§ **Given information**:
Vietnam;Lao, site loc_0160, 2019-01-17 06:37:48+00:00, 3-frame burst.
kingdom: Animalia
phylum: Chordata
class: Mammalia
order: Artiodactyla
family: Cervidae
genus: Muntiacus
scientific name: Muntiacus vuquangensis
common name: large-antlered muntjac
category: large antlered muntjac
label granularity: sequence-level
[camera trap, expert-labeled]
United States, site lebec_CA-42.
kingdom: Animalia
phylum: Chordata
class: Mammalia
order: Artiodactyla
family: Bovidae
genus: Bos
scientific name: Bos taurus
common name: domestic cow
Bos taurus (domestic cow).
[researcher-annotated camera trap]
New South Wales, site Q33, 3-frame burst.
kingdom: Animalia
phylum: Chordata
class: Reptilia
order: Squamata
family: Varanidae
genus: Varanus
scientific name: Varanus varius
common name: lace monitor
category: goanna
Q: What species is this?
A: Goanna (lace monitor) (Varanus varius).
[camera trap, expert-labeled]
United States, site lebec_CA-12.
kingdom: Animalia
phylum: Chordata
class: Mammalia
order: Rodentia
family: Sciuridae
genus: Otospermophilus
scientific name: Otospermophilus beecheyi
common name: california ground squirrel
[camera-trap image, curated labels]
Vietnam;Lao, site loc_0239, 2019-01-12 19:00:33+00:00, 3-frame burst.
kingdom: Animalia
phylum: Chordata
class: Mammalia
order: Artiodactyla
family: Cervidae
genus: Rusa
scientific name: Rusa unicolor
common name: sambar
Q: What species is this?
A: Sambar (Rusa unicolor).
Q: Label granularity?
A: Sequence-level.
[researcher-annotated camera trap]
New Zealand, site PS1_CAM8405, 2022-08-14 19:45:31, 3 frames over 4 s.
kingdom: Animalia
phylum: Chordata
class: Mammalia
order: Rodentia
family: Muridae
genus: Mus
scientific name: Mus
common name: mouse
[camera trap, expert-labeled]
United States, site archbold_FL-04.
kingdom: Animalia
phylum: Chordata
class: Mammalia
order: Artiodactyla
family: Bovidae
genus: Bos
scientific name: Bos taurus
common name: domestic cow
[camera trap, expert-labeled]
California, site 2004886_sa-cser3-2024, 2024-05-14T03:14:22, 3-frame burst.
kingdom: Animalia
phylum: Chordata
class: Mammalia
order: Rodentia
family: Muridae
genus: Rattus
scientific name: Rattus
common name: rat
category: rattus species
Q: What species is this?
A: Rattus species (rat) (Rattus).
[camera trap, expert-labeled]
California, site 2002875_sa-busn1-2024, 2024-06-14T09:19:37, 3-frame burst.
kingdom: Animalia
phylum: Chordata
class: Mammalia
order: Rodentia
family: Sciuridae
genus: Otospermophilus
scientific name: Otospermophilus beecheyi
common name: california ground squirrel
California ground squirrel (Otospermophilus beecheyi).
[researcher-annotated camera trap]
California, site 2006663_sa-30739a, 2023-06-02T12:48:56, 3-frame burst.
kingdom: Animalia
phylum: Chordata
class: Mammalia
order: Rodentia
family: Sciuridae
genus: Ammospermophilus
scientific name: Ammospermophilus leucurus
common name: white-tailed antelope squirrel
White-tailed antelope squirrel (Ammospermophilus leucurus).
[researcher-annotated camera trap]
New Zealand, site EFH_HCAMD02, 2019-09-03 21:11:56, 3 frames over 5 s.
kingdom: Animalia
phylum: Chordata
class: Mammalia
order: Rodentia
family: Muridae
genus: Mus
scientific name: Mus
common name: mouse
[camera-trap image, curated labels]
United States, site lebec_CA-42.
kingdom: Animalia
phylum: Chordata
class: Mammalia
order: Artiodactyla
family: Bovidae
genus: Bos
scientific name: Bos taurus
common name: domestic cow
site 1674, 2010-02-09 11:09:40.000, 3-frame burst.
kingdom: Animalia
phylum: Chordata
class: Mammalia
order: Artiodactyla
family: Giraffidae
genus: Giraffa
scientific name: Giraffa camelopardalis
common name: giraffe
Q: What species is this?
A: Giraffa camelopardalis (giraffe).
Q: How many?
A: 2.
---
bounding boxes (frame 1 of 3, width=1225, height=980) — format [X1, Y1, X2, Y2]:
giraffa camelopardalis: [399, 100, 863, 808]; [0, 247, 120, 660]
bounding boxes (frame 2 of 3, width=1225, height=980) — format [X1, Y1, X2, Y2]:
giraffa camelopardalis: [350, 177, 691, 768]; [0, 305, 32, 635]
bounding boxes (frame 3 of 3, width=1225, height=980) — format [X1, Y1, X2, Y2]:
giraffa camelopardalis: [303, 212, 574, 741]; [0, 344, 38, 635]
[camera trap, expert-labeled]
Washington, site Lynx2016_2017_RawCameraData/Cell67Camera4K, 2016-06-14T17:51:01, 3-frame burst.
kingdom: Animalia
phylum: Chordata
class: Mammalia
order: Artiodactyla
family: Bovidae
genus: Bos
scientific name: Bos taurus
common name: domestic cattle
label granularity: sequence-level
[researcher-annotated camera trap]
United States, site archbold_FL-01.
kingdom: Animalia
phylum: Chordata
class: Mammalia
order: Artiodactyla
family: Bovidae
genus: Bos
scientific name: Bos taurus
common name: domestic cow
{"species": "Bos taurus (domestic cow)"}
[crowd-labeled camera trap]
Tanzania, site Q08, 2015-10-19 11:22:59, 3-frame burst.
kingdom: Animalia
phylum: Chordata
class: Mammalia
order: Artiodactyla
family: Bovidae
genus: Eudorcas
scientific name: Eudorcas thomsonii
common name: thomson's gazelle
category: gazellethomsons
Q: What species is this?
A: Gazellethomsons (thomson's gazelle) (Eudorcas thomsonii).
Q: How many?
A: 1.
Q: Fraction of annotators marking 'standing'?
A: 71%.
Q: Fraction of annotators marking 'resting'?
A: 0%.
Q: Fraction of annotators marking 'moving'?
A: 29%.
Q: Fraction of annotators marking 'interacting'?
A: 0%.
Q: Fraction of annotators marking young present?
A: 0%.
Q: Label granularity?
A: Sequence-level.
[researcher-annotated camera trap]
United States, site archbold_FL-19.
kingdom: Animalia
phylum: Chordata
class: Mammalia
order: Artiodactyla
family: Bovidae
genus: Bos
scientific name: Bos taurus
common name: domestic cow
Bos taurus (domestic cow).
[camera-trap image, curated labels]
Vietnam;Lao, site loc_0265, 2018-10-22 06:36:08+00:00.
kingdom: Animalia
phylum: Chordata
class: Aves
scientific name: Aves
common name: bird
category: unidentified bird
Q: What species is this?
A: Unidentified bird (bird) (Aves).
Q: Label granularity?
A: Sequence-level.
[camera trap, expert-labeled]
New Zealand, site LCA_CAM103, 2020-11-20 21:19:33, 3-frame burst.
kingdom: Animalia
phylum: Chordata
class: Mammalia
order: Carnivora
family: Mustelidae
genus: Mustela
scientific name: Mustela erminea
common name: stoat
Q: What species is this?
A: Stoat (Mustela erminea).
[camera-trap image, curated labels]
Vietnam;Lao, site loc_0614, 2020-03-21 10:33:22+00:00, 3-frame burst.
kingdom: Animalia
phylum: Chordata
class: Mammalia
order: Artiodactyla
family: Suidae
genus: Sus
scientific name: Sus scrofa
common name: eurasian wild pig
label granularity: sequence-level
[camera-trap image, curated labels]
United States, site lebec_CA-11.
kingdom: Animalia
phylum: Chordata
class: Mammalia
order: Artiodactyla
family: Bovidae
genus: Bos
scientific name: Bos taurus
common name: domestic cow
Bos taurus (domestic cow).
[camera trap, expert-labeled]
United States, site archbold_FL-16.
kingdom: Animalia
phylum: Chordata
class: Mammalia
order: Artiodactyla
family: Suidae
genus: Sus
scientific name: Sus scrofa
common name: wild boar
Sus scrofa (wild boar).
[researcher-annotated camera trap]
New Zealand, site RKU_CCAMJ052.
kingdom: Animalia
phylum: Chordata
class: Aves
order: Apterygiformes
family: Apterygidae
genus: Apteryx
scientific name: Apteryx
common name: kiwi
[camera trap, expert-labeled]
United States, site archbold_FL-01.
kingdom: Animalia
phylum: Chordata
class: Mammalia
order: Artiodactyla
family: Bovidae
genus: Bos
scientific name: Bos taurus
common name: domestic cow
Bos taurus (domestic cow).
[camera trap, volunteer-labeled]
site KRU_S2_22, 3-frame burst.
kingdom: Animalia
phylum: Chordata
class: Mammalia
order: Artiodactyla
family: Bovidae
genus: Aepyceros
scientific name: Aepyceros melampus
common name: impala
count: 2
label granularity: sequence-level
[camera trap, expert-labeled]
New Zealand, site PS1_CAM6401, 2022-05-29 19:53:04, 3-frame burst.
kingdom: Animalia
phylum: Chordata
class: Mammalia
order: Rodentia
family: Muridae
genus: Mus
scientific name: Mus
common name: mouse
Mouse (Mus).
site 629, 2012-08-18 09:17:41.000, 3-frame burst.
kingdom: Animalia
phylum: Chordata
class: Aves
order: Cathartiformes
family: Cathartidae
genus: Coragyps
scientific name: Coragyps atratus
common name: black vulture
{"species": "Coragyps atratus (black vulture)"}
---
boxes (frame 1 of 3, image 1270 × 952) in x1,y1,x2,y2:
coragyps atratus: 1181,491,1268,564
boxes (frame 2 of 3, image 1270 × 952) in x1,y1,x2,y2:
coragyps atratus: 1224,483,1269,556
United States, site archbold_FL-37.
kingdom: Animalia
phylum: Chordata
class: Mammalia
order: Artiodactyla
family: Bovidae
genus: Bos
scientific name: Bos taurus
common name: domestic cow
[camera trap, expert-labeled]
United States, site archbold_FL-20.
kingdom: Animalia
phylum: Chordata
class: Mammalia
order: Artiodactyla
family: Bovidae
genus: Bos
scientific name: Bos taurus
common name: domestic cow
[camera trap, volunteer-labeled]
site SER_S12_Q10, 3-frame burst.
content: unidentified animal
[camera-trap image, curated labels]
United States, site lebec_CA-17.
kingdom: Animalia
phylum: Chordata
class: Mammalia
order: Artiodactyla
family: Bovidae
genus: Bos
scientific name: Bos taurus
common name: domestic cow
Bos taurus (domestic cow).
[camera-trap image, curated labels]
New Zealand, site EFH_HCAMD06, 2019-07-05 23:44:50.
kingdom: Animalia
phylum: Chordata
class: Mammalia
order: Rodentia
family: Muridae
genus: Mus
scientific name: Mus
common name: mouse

§ **Exercise directions**: Filter the records above, keeping each line that contains the word "category".

§ **Solution**:
category: large antlered muntjac
category: goanna
category: rattus species
category: gazellethomsons
category: unidentified bird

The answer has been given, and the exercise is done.